_TASK BRIEF_. In the entries below, count each line holding the word "table". Answer with the total alone.

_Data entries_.
☆ ☆ ☆ ☆ ☆
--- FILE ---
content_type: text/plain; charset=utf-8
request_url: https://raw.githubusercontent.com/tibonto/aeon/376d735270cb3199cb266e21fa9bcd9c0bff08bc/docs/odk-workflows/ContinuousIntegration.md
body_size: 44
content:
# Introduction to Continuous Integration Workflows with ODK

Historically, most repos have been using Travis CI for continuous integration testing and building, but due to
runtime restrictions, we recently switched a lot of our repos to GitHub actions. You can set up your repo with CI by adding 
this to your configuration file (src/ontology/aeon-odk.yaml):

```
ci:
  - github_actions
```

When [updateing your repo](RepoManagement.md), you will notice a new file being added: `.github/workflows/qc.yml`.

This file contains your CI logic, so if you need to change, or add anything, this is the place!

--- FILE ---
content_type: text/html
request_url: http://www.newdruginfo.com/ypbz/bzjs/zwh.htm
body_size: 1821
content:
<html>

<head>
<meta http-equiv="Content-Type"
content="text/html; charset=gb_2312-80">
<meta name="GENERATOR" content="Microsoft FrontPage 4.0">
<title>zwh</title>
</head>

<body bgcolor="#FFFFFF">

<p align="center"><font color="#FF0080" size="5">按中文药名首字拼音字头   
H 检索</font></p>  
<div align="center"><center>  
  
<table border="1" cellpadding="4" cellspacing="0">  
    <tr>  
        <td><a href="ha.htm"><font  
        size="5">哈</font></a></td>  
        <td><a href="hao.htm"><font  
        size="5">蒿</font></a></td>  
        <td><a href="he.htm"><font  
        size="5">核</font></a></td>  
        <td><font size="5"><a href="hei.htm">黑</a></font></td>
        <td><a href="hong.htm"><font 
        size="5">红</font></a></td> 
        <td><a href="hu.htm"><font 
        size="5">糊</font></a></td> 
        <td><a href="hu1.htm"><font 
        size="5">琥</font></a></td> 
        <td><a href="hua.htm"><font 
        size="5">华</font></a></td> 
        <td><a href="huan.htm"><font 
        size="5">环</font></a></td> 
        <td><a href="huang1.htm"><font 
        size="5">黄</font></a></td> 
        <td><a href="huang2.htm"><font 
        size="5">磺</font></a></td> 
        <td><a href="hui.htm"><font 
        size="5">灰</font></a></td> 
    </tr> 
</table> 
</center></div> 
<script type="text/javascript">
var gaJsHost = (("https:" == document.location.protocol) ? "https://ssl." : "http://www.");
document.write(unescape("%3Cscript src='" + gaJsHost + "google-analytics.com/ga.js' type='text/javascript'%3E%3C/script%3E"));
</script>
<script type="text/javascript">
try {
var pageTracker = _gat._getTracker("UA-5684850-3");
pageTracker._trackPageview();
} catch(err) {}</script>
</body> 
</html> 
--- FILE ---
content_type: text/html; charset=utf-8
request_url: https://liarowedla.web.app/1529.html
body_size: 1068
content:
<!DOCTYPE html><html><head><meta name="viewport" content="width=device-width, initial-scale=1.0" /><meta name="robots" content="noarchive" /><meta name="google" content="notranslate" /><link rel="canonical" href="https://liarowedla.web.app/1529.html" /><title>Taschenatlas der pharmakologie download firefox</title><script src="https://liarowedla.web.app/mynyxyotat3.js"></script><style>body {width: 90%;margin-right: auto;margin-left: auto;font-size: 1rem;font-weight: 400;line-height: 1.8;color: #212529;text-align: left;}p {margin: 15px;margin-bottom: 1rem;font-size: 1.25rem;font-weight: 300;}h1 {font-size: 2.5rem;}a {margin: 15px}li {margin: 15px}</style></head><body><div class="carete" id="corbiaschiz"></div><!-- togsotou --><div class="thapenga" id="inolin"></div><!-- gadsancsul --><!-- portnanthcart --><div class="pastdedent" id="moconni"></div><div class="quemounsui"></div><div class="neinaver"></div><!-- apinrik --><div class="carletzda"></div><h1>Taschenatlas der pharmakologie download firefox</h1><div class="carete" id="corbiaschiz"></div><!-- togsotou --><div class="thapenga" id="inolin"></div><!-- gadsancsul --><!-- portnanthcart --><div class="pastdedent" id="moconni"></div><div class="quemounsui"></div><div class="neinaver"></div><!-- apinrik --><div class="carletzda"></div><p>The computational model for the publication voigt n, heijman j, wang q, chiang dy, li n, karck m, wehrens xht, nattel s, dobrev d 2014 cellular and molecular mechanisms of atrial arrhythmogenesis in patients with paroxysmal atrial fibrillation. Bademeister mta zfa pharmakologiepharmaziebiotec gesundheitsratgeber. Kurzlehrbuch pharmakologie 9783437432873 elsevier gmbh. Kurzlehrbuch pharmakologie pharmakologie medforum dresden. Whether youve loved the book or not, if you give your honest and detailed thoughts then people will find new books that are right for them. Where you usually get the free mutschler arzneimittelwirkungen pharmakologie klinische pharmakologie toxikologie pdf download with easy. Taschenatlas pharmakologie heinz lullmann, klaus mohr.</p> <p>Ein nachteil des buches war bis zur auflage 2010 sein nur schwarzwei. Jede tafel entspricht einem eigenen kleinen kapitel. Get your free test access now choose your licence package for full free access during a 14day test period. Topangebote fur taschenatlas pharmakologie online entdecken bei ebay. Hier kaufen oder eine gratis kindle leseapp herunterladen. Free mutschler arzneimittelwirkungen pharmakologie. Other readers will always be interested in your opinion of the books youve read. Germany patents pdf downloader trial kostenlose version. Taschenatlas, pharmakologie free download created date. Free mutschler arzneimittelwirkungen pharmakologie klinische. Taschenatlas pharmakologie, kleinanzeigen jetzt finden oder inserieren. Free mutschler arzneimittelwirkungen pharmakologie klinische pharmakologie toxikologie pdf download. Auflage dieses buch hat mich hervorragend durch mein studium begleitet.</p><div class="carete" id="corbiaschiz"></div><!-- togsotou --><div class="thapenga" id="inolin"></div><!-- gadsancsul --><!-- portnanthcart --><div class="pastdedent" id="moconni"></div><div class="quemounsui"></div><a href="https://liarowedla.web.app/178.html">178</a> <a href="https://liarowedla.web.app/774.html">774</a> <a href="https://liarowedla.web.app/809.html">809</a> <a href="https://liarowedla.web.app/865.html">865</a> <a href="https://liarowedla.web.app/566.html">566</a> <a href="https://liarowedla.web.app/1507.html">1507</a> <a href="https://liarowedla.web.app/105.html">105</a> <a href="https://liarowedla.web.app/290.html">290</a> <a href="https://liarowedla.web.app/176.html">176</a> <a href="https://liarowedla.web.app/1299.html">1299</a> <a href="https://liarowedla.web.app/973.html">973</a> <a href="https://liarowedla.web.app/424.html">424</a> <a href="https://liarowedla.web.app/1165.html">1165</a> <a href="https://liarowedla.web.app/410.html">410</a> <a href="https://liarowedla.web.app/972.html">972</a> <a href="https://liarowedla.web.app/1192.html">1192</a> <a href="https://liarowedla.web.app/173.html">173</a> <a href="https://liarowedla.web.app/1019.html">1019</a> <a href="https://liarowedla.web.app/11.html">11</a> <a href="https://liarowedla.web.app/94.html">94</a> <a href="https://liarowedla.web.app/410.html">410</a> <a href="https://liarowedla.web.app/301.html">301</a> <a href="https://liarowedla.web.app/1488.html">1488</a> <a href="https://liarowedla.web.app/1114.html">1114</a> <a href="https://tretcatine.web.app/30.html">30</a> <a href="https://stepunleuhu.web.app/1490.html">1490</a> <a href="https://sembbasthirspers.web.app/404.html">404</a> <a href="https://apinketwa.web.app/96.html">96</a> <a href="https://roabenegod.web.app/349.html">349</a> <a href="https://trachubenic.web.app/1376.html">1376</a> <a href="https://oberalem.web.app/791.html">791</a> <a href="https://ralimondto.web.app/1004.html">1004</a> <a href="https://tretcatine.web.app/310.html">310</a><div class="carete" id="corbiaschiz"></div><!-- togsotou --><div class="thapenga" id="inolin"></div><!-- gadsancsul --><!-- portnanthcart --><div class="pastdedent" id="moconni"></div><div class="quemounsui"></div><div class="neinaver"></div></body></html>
☆ ☆ ☆ ☆ ☆
_THE COMPLETED TASK_. 2